Elle revint un instant plus tard enroulée dans le peignoir de ratine bleu marine… beaucoup trop grand pour elle.

— Ça va ?

— Ça va.

— Pas très jasant ce matin.

— Jamais très jasant à cette heure-ci. Un peu grognon. Le syndrome du vieux célibataire ronchonneur. Et vous ? Bien dormi ?

— Oui… Vous croyez pas qu’on pourrait se tutoyer ?

— En effet, mademoiselle, selon les préceptes de l’étiquette victorienne, on peut considérer que nous avons été convenablement présentés. Tu veux manger quelque chose ?
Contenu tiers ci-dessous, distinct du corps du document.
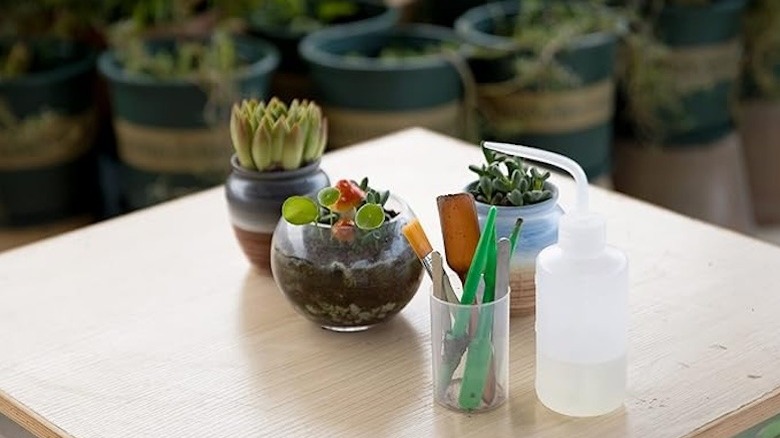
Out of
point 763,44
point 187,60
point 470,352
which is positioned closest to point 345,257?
point 470,352

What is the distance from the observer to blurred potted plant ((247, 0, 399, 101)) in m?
2.37

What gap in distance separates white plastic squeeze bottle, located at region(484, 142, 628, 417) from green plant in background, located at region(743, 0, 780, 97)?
5.40 ft

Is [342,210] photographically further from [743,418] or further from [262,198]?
[743,418]

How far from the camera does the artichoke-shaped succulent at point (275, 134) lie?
127 centimetres

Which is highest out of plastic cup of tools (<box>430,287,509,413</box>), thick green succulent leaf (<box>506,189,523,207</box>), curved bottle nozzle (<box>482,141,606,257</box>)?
curved bottle nozzle (<box>482,141,606,257</box>)

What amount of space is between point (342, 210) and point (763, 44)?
165 cm

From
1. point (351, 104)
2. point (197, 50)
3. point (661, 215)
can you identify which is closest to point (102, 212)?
point (197, 50)

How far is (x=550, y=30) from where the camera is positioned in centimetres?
227

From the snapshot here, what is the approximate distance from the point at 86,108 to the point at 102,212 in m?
0.20

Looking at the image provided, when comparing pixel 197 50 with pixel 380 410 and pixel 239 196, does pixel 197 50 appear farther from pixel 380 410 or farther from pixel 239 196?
pixel 380 410

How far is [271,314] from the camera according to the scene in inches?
48.9

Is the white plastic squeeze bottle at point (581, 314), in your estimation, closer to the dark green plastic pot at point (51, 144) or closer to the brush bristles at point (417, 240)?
the brush bristles at point (417, 240)

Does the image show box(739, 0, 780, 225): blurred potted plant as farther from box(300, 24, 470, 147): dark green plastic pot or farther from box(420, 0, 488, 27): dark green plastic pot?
box(300, 24, 470, 147): dark green plastic pot

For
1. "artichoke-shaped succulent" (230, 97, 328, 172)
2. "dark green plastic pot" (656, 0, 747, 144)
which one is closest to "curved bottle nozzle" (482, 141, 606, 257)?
"artichoke-shaped succulent" (230, 97, 328, 172)
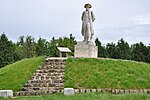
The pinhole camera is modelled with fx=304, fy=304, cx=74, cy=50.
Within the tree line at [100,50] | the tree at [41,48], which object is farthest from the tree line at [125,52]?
the tree at [41,48]

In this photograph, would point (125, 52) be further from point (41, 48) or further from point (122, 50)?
point (41, 48)

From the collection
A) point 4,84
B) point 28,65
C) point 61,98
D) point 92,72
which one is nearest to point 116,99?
point 61,98

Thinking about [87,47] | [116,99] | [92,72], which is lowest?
[116,99]

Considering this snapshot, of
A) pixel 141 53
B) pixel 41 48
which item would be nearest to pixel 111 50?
pixel 141 53

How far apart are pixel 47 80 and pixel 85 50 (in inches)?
205

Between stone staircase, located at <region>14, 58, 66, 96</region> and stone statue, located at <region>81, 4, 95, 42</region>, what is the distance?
3.05 m

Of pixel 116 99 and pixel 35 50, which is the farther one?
Result: pixel 35 50

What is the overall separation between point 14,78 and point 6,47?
1264 inches

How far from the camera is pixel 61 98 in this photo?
11.0 metres

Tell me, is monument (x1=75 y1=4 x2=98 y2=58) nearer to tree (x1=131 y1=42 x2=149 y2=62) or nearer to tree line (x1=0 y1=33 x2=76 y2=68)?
tree line (x1=0 y1=33 x2=76 y2=68)

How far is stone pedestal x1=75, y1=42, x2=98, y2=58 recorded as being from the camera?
20.2 meters

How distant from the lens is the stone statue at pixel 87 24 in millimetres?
20688

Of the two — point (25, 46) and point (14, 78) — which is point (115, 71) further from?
point (25, 46)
— Pas tout de suite. Un jus, peut-être.

Il alla au comptoir, sortit un verre de l’armoire et versa un grand jus d’orange qu’il déposa un peu brusquement devant Chrysanthy qui avait tiré un cahier du journal et en feuilletait les premières pages.

— Et maintenant, qu’est-ce qu’on fait ?

Elle ne répondit pas, ne releva même pas la tête, concentrée sur un article.

— Je te rappelle qu’il y a eu un meurtre et que tu détiens certains éléments importants d’information. Je n’ai pas de liens particuliers avec les policiers du SPCUM, mais Latendresse a toujours été un type correct… et puis il y a cette bande de néo-nazis qui se baladent gentiment en ville…

— Ça pourrait pas attendre à demain ? On est dimanche et ton Latendresse doit pas être en train de tricoter au poste, non !

— Écoute, Chrysanthy, tu as déjà assez attendu. Hier soir, tu ne voulais pas y aller. Tu étais encore sous l’effet du choc, mais tu ne peux pas retenir des éléments d’enquête comme ça éternellement.

Elle se leva brusquement, refermant le journal d’un geste vif et renversant presque son jus.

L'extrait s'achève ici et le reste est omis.